Monday, June 21, 2004

Help

Im getting worried about my mental state. Im forgetting things, not just actual things, but forgetting to do things too. Im not entirely sure whats happening. I think it comes from my Mums side of the family but im definitely starting to show the early symptoms of Dennett-itis.

I know you can buy more memory for a PC, but can you do a similar thing for your mind? That'd be a great idea.

Forgetting things was never normally a problem for me and Id accepted that my mind was always bound to get full at some stage after the way i collect useless information. You name it, theres a section for it in my mind: Mansfield Town players, FA Cup results, Dates of Wars, names of Prime Ministers, geography of motorways. A friend at junior school called me Encyclopaedia.

I thought my memory getting full might come a bit later than 31 years old though but i suppose i have accumulated a lot of junk over the years. When the memory fills is the generally accepted mode of disposal first in first out? Remembering how to put those shapes in the spaces in my bucket when i was baby is nostalgic and a nice to know but would i rather have it than knowing the Chemical symbol for Lead? Which is more likely to come up in a pub quiz?

Or maybe my memory has realised that space is limited up there and has taken it upon itself to have a bit of a clearout, maybe it cant move up there for 1980's music, Shed Seven back catalogue 1994-2003, Conservative cabinet ministers 1979-1997 or 3rd Division Football grounds and is moving things around. I get the vision of my memory falling back into a chair in a clean room thinking 'there, thats better'. Maybe i havent forgotten stuff, maybe its just in another place where my memory has moved it to, but cant be bothered to get it for me.

Theres also a fair possibility that my memory is saying "isnt it about time you sorted this crap out?'. 'Howard Jones' first pets name? What the bloody hell will you need that for? I'll sort it for you. 'Will you need Meadowbank Thistles nickname anymore?' 'do you think you'll need the year the pound coin was introduced again?".

Picture yourself sorting through someone elses dusty loft, this is what my memory is doing. The only problem is that i dont know what it is getting rid of until i cant remember something that i was sure i knew. It doesnt do me the courtesy of letting me know, so that i at least have a chance of salvaging it from the tip.

The worst thing is knowing that you know something, then not being able to regurgitate it when you need to. You keep information up there for a reason, for a point in the future where this piece of information has its moment in the spotlight. The moment that'll show you to be either very sad or very sadder.

Theres not many times that you are going to need to know the presenters of Playschool again in your lifetime, and if your memory cant put the answer forward in the answers 15 seconds of fame then why bother having it in the first place?

You: "Come on, come on, think, think, think.....ooh i know it. On the tip of my tongue"
You cover for your memory, buy it time.

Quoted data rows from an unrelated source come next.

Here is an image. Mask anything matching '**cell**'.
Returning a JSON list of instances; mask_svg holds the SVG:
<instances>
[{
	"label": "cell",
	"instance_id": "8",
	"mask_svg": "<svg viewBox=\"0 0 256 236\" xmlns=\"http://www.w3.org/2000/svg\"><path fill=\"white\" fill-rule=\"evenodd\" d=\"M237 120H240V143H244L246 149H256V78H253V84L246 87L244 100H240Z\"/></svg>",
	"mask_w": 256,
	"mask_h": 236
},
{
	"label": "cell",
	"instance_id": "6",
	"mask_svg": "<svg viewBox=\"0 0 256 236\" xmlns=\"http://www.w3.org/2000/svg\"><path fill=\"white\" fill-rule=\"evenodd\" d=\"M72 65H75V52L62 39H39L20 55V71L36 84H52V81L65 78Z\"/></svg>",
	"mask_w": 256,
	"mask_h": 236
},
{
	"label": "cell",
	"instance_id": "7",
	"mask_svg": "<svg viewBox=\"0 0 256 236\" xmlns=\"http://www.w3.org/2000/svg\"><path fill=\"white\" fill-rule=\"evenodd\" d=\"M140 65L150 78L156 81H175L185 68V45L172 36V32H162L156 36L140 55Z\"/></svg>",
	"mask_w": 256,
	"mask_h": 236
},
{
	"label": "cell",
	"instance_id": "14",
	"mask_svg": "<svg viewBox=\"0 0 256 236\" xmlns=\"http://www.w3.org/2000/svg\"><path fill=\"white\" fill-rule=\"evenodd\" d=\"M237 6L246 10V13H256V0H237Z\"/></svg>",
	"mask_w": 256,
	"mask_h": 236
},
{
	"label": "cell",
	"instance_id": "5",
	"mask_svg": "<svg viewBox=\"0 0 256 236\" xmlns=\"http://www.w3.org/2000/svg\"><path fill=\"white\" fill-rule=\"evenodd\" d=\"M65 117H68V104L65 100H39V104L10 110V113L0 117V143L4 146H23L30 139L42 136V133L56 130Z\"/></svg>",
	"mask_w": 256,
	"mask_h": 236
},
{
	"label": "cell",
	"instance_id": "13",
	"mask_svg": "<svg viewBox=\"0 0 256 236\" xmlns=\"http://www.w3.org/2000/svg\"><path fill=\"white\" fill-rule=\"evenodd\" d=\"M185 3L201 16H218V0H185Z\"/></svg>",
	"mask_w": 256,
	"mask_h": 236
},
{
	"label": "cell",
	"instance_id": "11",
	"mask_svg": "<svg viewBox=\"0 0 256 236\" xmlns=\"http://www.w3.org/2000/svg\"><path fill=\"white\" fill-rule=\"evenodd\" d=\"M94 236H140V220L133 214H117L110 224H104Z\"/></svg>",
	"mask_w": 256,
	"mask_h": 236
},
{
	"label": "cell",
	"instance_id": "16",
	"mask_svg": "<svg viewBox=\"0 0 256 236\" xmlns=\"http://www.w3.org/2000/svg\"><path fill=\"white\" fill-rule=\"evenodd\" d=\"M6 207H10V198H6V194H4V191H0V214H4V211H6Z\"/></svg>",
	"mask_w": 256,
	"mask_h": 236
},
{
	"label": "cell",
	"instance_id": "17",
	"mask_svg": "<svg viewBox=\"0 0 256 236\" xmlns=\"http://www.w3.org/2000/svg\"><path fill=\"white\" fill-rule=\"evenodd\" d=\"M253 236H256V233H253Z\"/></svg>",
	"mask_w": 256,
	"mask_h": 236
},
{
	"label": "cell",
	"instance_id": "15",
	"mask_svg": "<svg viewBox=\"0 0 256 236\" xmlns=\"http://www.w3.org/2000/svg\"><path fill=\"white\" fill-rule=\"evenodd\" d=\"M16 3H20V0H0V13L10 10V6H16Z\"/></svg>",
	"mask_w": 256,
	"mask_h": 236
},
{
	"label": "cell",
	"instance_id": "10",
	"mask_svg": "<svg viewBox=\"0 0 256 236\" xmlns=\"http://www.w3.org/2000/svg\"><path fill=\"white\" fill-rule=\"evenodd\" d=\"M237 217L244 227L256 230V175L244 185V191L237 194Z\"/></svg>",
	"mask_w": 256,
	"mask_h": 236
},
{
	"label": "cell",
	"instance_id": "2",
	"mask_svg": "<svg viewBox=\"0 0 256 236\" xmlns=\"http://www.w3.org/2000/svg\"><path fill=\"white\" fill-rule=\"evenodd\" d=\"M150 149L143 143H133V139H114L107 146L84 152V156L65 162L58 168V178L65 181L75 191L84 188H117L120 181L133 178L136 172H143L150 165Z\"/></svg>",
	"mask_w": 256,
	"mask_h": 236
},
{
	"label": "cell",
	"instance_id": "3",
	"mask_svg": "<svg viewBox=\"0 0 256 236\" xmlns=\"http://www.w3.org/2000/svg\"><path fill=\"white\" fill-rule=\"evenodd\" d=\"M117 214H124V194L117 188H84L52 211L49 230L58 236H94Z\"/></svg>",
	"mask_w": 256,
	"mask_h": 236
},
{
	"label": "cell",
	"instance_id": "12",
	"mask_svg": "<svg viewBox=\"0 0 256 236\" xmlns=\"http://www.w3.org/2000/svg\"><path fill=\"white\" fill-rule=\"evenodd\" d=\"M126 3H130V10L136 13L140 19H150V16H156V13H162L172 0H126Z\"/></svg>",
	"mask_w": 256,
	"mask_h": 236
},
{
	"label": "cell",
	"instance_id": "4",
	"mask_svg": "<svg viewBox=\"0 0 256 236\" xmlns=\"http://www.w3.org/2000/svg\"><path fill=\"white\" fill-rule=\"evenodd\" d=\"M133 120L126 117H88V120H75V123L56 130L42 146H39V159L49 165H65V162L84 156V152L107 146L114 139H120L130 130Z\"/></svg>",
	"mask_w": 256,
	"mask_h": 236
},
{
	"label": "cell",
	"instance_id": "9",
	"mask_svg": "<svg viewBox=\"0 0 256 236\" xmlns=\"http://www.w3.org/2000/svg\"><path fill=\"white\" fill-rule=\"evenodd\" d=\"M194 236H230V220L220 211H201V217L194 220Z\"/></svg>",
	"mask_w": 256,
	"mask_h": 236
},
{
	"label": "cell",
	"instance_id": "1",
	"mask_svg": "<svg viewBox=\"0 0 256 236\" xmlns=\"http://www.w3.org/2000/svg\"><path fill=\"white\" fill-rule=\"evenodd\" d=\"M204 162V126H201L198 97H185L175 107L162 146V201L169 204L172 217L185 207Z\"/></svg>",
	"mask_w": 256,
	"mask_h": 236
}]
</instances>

Cut to shot of memory running round looking in kitchen drawers.
Memory: "its here somewhere, im sure i put it here next to Islands in the Mediterranean"
You: "Too late. That question is hardly likely to be asked twice now is it. Might as well chuck that away now memory when you lay your hands on it. I was keeping that information just for this moment."

Its very similar to knowing something, then needing it and forgetting it. Then finding it out again, knowing that you need to remember it...and forgetting it again. Its just soul-destroying and makes you question your sanity.

Im going one further though, im forgetting to do things. Ive recently come home and the iron is still on 3 days after i left the house. I got back this morning from a weekend away and the gas hob is still blazing away merrily to itself. This isnt normal behaviour. I got in the car the other day and came back in the house not once, not twice but three times for things i forgot. Then i still forgot something when i was half way down the road. I left it, i wasnt giving my memory the satisfaction of seeing me turn the car around. It wasnt worth it.

31 is not an age to start losing it. The more i think about it the more worried i am. Ive got my whole life ahead of me, ive got to have kids yet, ive got to have wedding anniversarys and birthdays to remember. At least give me a fighting chance of rememebering parents evenings and school plays. I seriously am a dead man.